1. pafd(8)
  2. pafd(8)

NAME

pafd - service discovery server

SYNOPSIS

pafd [options...] [domain-addr...]

DESCRIPTION

pafd is a server for use in a Pathfinder light-weight service discovery system.

pafd is designed to be used as a daemon (i.e., a UNIX server process), but does not daemonize itself (e.g., it does not call fork() and runs in the background).

ARGUMENTS

pafd may be supplied zero or more arguments. Each such argument must a server socket address, in XCM format.

For each address, the server will instantiate a service discovery domain, and bind to the socket. Thus, a server process may be used to serve more than one service discovery domain.

pafd may be configured to serve same service discovery domain on different server sockets simultaneously, using the -m option.

In case domains are specified both in the configuration file, and as arguments or options, all domains in the configuration file will be ignored, and only the domains specified on the command-line will be used.

OPTIONS

Options override any configuration set by a configuration file.

EXAMPLES

The below example spawns one server process with two service discovery domains; one on a UNIX domain socket "foo", and one answering on TCP port 4711:

$ pafd ux:foo tcp:*:4711

This example spawns a server process, instantiates one domain, and enables console logging and disables syslog and log filtering:

$ pafd -n -s -l debug ux:foo
INFO:root:Server version 1.0.3 started with configuration: domains: [ ['ux:foo'] ], log: { console: true, syslog: false, filter: debug, facility: daemon }

RESOURCE LIMITS

pafd may be configured to impose limits on various types of server-side resources. Such limits may be put in place to protect the server from CPU overload and memory or other resource exhaustion, and to mitigate damage caused by malicious or otherwise misbehaving clients.

There are three types of resources; clients, services and subscriptions.

The total resource limits specifies the maximum number of objects that may be instantiated, of a particular resource type, on the level of a service discovery domain.

The user resource limits specifies per-user limits, within a particular service discovery domain. All users have the same limits with same upper bound values. The user is accounted against the number of objects used in that domain, for all clients associated with that user.

pafd relies on transport protocol level user authentication. For TLS, the X.509 subject key id (SKI) is used to identify a user. For TCP, the client's source IP address serves the same role. Clients connecting using other transport protocols or IPC mechanisms (i.e., UNIX domain sockets) all qualifies as the same user.

Each client uses a number of service-side file descriptors (usually one or two), depending on XCM transport used. For large servers, the per-process file descriptor limit (see RLIMIT_NOFILE in setrlimit(2)) or the global limit (fs.file-max) may need to be increased.

CONFIGURATION FILE FORMAT

The configuration file uses YAML as its base format. The root is a YAML dictionary (also known as a YAML mapping, or hash), with three keys, all optional; domains, resources, and log.

domains, if present, must be a list of service discovery domain dictionaries. A domain dictionary must either have a key sockets, which value is a list of all sockets (or endpoints) that should be bound to that domain. addrs may be used as an alternative name.
==================================================
• [DIRECTIONS]
a) Quote the stretch of the pafd manual page from "pafd may be configured to impose" through "with that user.", word for word.
b) Write what comes next in the pafd manual page, picking up after its final sentence.

• [RECORDS]
==================================================
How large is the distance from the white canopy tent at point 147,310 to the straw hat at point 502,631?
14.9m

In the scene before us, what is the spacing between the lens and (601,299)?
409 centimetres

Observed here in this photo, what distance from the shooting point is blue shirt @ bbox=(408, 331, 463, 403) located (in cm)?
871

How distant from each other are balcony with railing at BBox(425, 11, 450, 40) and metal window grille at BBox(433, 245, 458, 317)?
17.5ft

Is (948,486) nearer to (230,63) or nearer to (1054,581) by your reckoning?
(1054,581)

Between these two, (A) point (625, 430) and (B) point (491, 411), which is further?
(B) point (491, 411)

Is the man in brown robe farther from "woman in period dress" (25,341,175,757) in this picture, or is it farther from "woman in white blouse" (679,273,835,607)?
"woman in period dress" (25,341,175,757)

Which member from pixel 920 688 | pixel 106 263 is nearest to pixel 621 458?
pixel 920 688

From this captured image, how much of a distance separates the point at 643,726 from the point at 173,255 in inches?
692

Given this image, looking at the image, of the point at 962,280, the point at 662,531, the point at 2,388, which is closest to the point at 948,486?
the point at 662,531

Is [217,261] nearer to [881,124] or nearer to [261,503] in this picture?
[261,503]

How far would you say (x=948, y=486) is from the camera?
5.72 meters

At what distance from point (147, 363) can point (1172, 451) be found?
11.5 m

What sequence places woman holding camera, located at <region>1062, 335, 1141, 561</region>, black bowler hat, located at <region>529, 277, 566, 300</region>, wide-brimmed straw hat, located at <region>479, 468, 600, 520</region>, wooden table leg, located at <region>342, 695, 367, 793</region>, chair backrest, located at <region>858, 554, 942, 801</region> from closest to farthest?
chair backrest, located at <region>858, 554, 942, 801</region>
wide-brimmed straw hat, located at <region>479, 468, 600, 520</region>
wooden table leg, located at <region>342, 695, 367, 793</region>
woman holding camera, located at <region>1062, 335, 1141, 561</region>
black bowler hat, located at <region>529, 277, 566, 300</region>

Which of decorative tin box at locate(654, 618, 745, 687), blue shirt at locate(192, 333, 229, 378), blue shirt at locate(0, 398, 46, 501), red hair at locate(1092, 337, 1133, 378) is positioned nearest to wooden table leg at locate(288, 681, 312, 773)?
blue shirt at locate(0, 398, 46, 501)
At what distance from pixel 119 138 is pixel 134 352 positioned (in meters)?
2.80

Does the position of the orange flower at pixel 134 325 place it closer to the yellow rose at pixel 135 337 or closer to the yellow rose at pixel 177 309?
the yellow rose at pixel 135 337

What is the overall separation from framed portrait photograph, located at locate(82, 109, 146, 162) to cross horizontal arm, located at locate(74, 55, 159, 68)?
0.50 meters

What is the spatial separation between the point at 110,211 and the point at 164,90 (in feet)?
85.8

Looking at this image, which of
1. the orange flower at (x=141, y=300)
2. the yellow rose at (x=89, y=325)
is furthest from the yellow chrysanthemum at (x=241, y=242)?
==================================================
• [ANSWERS]
a)
pafd may be configured to impose limits on various types of server-side resources. Such limits may be put in place to protect the server from CPU overload and memory or other resource exhaustion, and to mitigate damage caused by malicious or otherwise misbehaving clients.

There are three types of resources; clients, services and subscriptions.

The total resource limits specifies the maximum number of objects that may be instantiated, of a particular resource type, on the level of a service discovery domain.

The user resource limits specifies per-user limits, within a particular service discovery domain. All users have the same limits with same upper bound values. The user is accounted against the number of objects used in that domain, for all clients associated with that user.

b)
A domain may also optionally be given a name, stored as a string under the name key. This domain name is only used for logging and documentation and is not seen in the by clients to the Pathfinder server.

The range of allowed Pathfinder protocol versions for clients connecting to a particular domain may be administratively limited (beyond what the server supports) by providing a per-domain protocol_version dictionary, with either/both of the max and min keys.

max represents an upper bound for the Pathfinder protocol version used. Must be an integer <= 3.

min represents a lower bound for the Pathfinder protocol version used. Must be an integer >= 2.

The max idle time for Pathfinder Protocol v3 clients may be controlled on a per-domain basis by configuring a dictionary idle with either/both of the max and min keys.

max represents an upper bound for the maximum idle time (in seconds) that will ever be employed for any client. This maximum value is also used as the initial value for clients connecting to that domain. The actual maximum idle time may be lower (e.g., if a client has published services with a low time-to-live [TTL]). max default is 30 seconds.

min represents a lower bound for the maximum idle time. The default value is 4 seconds. min may not be set lower than 1 second.

Each element of the sockets list is a socket. A socket is either the address in the form of a string (in XCM format), or a dictionary, where the address must be the value of the key addr.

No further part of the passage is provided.